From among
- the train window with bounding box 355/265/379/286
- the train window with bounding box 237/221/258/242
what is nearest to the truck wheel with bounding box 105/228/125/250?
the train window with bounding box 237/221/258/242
########################################
§ Given instruction: Retype the rows above word for word, with the same line breaks.

§ Complete output:
From among
- the train window with bounding box 355/265/379/286
- the train window with bounding box 237/221/258/242
what is nearest to the truck wheel with bounding box 105/228/125/250?
the train window with bounding box 237/221/258/242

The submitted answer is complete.